Фельдмаршал отвернулся. Горло его свела судорога. Еще ниже нахлобучив шапку на лоб, он отодвинулся от Шмидта, насвистывающего какую-то веселую мелодию. Фельдмаршалу вдруг страстно захотелось отпустить ему пощечину, такую же звонкую, какую он отпустил Хайну около ямы.
Но он подавил в себе это искушение.
«Ничего, — думал фельдмаршал, — уж он-то ответит!»
Все свирепее становился буран, все более дико выл и визжал ветер. И вспомнились фельдмаршалу слова старика о беспощадном норове степных бурь и о русском характере, добродушном в повседневности, твердом, как скала, в дни испытаний, страшном, когда он взлютует.
Фельдмаршал всмотрелся в лица советских солдат, сопровождавших пленных. Они шли, как ни в чем не бывало, и, хотя им тоже доставалось от пронзительного ветра, они не сдавались перед ледяным дыханием степи, как не сдали города на Волге и не ушли на ее левый берег.
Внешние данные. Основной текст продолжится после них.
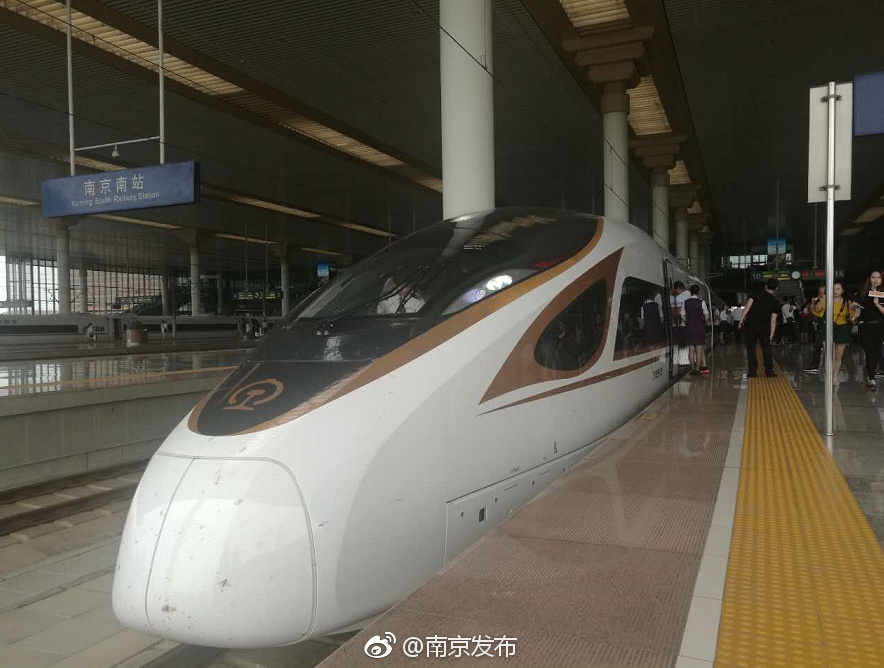 女同喷水视频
Они знали, что там нет земли для их могил…
«Так в чем же дело? — рассуждал про себя фельдмаршал. — В чем крылась главная ошибка наших расчетов? В потенциальной военной силе Советов? Да, не учли и ее. Как много было криков о "колоссе на глиняных ногах"! Но почему ж on не упал под нашими ударами первых месяцев войны? Ведь должен же я хотя бы себе ответить на этот вопрос… Да и только ли себе? Ответ на него в интересах немецкого народа — ему ведь надо избавляться от погибельного прошлого, ему надо оправдать себя, чтобы мирно, по-соседски дружно жить с другими народами!
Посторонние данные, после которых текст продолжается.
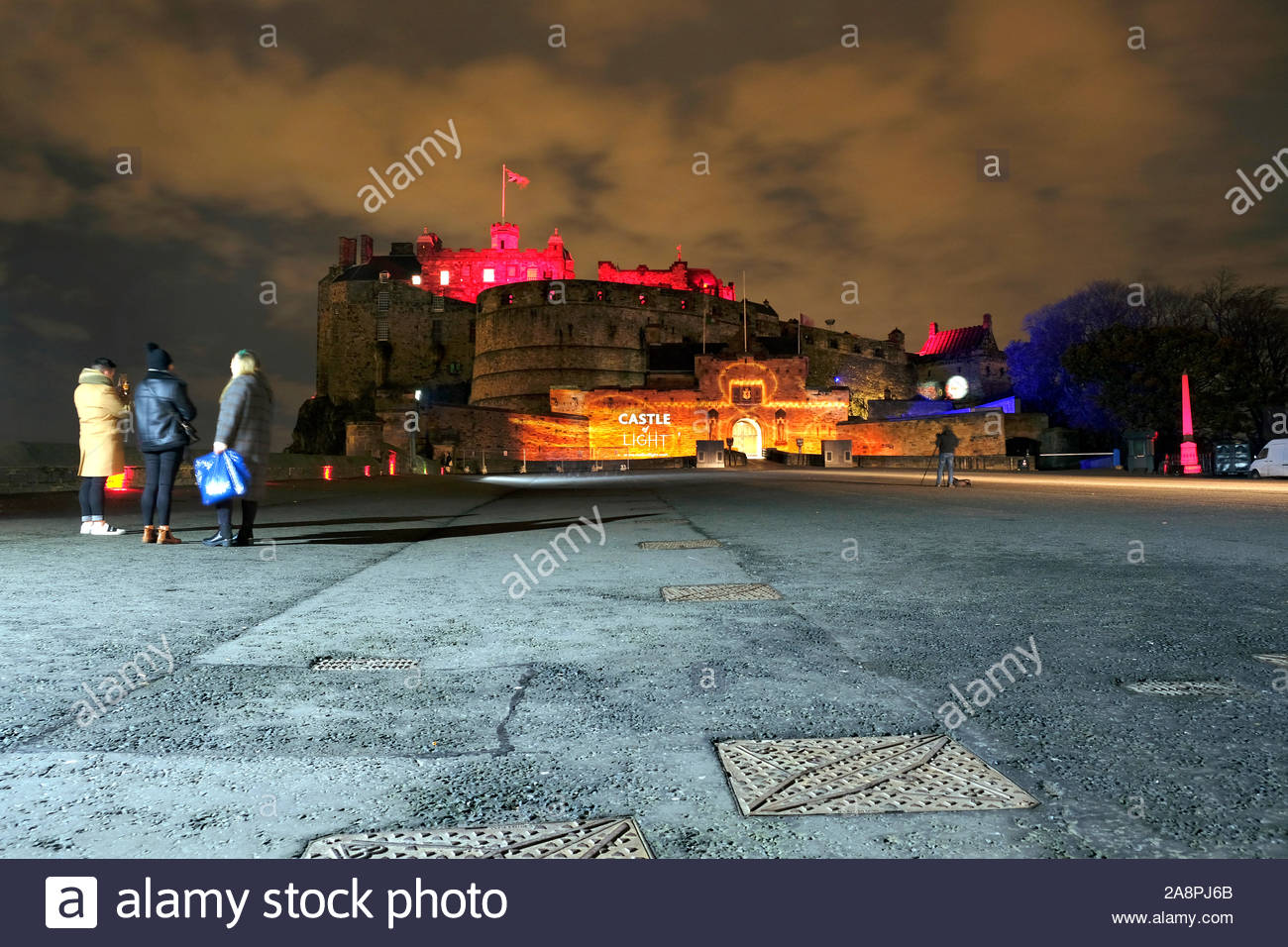 Edimburgo, Scozia, Regno Unito. 10 Nov 2019. Il Castello di Edimburgo illuminato in rosso papavero il decimo e undicesimo novembre come parte del papavero scozzese appello illuminazione di campagna, con oltre 120 punti di riferimento scozzese rosso incandescente a sostegno del papavero scozzese appello. Credito: Craig Brown/Alamy Live News Foto Stock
Нет, и все-таки не в том был главный просчет! Очевидно, он в той загадке русской души, над которой так бьются многочисленные писатели и исследователи России, старой и новой, очевидно, в том наш просчет, что мы слишком поверили писакам и пропагандистам, отрицавшим единство советских людей, народов, населяющих эту необозримую территорию, где — и это так же очевидно — завязнет и погибнет любой, кто попытается сокрушить их…
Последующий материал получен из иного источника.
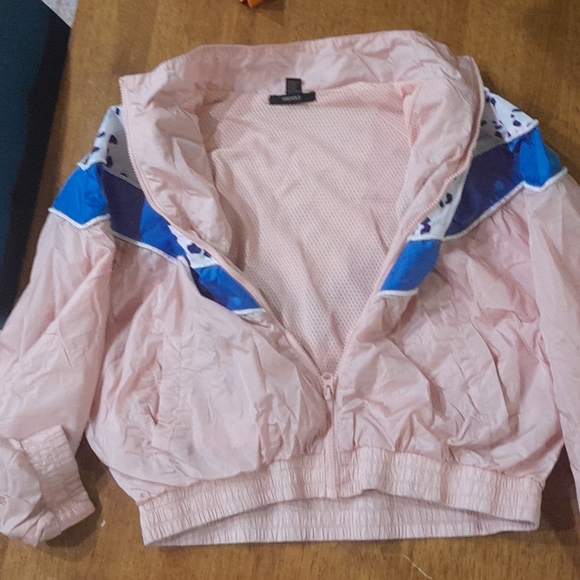 Wind breaker - Picture 4 of 4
Вот я теперь возлагаю ответственность только на фюрера и его советников точно так же, как виню за разгром моей армии только какие-то чисто военные промахи всех, кто окружает фюрера. Но так ли это? Раздумывал ли я сам глубоко, работая над планом вторжения, о возможности гибельных последствий для народа?
И каков же теперь будет мой путь? Что скажу я, когда спросят меня: была ли у вас голова на плечах, когда во имя подчинения ничтожествам вы лили и лили кровь?»
Он не находил ответа. Выпрямившись, не глядя по сторонам, фельдмаршал смотрел в даль, затянутую морозной мглой… Мутной мглой было затянуто его будущее. Он знал теперь только одно: с русскими людьми нельзя воевать. Никому. Никогда. Ибо нет силы, которая согнула бы их волю, опустошила бы их сердца и души.